Water chestnuts grow in many varieties across China, South East Asia, India, Polynesia, New Guinea and northern Australia. In the Northern Territory, the native Australian variety is small, sweet and a food source for millions of birds. Water chestnuts are currently cultivated in Japan, Taiwan, China and Thailand as well as in Australia.

I have discovered two very interesting water chestnut recipes from this research (a dessert and a drink) so I plan to blog about these one day too.

In the meantime, please visit the In Mol Araan for the WHB recap and come back to Morsels & Musings throughout the week to check out my Chinese New Year Pork Festival.




  1. Anna, I love your idea for a Chinese Pork festival, and I don't think TCL will mind at all. I'm cooking Bean Soup with Ham and Swiss Chard myself right now, so I guess we're both cooking pig on the first day of the year of the pig.

    This dish sounds fantastic, and it's one of my favorites to order in Chinese restaurants!

  2. Hi Anna,
    Kalyn is right (as always!) I don't mind at all and this is a wonderful post.
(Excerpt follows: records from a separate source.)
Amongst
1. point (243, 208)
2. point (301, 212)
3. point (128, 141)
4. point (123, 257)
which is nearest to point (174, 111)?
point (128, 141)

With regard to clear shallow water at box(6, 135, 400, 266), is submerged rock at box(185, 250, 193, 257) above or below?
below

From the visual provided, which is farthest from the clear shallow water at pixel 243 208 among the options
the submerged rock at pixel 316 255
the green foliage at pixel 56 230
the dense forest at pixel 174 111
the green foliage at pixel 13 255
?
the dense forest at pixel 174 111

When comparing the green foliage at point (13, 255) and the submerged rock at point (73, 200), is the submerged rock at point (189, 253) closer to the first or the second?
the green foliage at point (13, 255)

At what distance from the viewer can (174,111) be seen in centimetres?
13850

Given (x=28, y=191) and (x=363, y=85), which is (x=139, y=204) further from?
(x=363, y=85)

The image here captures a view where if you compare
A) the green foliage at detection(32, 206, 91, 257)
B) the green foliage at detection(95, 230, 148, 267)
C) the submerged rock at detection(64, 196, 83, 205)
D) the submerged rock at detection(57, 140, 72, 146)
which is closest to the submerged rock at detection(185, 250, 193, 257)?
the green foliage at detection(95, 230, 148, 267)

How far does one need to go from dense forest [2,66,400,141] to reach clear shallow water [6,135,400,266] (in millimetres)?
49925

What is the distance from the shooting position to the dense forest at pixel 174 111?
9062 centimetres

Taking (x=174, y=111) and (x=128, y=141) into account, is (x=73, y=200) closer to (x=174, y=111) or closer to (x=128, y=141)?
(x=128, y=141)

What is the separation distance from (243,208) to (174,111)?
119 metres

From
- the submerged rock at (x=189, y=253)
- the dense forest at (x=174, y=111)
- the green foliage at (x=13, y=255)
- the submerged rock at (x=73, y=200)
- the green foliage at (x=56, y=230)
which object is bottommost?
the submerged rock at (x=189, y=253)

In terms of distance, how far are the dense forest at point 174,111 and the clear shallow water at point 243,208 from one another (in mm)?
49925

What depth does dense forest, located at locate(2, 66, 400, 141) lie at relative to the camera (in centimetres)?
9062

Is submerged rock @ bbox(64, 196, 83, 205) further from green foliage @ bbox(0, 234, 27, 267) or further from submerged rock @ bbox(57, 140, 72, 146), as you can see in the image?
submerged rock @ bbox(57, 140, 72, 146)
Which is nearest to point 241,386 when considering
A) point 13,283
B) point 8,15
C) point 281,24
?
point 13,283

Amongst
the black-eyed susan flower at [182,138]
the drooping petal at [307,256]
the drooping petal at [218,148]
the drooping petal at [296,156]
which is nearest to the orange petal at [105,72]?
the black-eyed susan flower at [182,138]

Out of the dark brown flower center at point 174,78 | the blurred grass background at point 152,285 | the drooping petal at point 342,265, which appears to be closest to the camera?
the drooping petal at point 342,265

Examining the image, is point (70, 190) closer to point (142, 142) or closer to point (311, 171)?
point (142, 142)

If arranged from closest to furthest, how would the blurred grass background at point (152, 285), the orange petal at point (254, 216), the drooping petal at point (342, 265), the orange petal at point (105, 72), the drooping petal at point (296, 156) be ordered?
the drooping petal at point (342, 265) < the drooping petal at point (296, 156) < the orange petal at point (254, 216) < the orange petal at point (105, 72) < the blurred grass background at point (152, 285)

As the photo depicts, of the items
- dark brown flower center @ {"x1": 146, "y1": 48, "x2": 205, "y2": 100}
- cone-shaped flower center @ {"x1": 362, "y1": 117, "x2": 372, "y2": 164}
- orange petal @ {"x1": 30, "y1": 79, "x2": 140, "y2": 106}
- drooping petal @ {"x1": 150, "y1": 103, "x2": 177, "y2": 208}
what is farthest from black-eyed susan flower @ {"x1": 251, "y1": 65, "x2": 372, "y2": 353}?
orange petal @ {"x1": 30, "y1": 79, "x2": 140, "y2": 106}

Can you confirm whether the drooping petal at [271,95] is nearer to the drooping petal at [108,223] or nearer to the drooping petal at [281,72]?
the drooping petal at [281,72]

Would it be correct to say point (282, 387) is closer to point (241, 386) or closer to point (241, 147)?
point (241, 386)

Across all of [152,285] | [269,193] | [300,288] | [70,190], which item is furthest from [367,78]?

Since I will be choosing one illustration, I think I will pick that gorgeous (and vegetarian) botanical drawing of water chestnuts.

  3. What a lovely recipe Anna! It sounds delicious and look even more delicious. Happy Chinese New Year to You!!!

    Oh, i've just remembered... wedding coming up very soon! You must be so hectic right now. :)


  4. yes, i'm really hectic indeed! trying to distract myself with these pork recipes.

    only 11 more days to go!

  5. I love your 'pig party'.
    And I love water chestnuts but I can't find them anywhere here. I've been looking for over a year. Bamboo Shoots, yes but they're not what I want.